Conquerors who control the historical record are generally feted as heroes. What we know of William comes to us from his admirers rather than his critics. From long before 1066, the writing of history in Normandy consisted of panegyrics in praise of the ruling dynasty. William and his ancestors, descended from pagan Vikings, were determined to prove the legitimacy of their rule over northern France. 1066 to explain why William and the Normans secured so unexpected and total a victory. The most obvious explanation was that the Norman conquest was God’s punishment for England’s sins. A positive spin was applied even to the circumstances of William’s birth.
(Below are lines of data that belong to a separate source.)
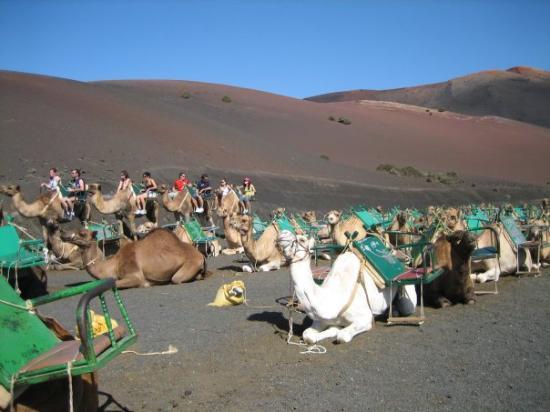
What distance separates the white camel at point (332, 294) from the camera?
7.01m

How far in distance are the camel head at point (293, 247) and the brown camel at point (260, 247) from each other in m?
6.60

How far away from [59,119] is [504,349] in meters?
37.5

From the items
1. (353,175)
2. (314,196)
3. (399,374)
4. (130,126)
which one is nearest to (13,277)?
(399,374)

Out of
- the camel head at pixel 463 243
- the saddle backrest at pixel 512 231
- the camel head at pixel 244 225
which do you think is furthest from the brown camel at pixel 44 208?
the camel head at pixel 463 243

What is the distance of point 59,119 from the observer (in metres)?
40.3

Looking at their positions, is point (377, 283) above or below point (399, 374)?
above

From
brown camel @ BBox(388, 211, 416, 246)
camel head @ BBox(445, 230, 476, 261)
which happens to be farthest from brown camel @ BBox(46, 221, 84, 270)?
camel head @ BBox(445, 230, 476, 261)

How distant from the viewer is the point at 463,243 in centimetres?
891

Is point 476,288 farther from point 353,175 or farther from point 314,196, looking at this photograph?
point 353,175

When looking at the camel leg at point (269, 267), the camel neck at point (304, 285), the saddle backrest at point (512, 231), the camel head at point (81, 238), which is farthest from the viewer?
the camel leg at point (269, 267)

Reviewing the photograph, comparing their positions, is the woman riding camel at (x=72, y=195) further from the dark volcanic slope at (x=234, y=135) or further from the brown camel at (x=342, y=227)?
the dark volcanic slope at (x=234, y=135)

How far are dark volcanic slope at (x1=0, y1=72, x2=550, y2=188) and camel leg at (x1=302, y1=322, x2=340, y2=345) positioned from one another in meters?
22.8

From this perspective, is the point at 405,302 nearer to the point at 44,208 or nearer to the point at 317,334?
the point at 317,334

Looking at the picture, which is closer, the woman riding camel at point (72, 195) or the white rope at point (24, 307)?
the white rope at point (24, 307)
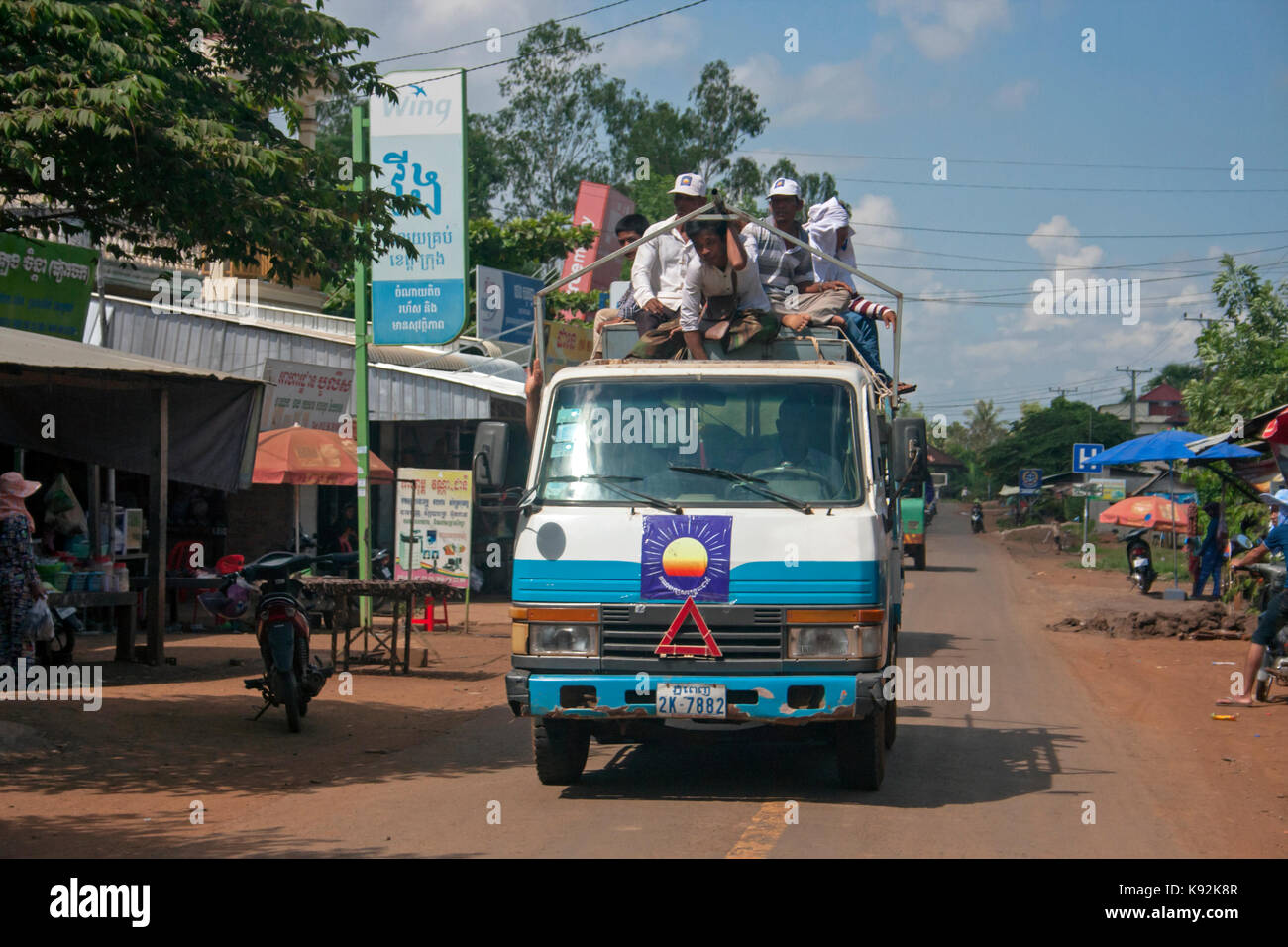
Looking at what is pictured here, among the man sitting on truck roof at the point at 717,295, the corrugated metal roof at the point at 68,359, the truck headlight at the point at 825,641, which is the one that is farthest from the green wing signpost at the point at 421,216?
the truck headlight at the point at 825,641

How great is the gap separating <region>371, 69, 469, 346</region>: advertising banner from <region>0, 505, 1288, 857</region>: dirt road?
4444 mm

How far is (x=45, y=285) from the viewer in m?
16.2

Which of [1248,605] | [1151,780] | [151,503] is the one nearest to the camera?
[1151,780]

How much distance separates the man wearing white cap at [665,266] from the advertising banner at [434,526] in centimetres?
854

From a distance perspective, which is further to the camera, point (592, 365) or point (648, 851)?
point (592, 365)

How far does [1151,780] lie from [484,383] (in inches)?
662

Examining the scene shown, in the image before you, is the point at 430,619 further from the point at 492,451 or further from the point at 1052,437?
the point at 1052,437

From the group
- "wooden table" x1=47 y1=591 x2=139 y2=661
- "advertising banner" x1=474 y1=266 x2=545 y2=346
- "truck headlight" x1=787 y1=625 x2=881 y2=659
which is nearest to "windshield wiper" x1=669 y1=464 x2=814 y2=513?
"truck headlight" x1=787 y1=625 x2=881 y2=659

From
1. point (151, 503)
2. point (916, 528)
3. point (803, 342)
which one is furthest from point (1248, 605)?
point (151, 503)

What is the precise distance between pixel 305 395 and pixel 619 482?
1460cm

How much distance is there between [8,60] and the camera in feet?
26.1

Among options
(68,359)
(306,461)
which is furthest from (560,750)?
(306,461)

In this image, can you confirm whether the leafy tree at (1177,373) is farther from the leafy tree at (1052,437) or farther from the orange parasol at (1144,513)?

In theory, no illegitimate son could sit on a ducal throne, let alone a royal one. Yet there is no doubt that William was illegitimate. The events at Alençon were themselves symptomatic of a political crisis in Normandy that the chroniclers were tantalisingly reluctant to report. Duke Robert died in 1035 while on pilgrimage to Jerusalem, leaving no legitimate heir. Aged only about eight, William was caught in a power struggle that took more than two decades to resolve. Normandy fissured between various factions backed by the neighbouring rulers of France, Brittany and Anjou.

At least two of William’s tutors were murdered. Acting in association with the king of France, in 1047 he defeated his rivals from western Normandy in battle at Val-ès-Dunes. The opposition was then hunted down, killed or exiled. In 1050 or 1051, to consolidate support from the north, William married Matilda, daughter of the Count of Flanders.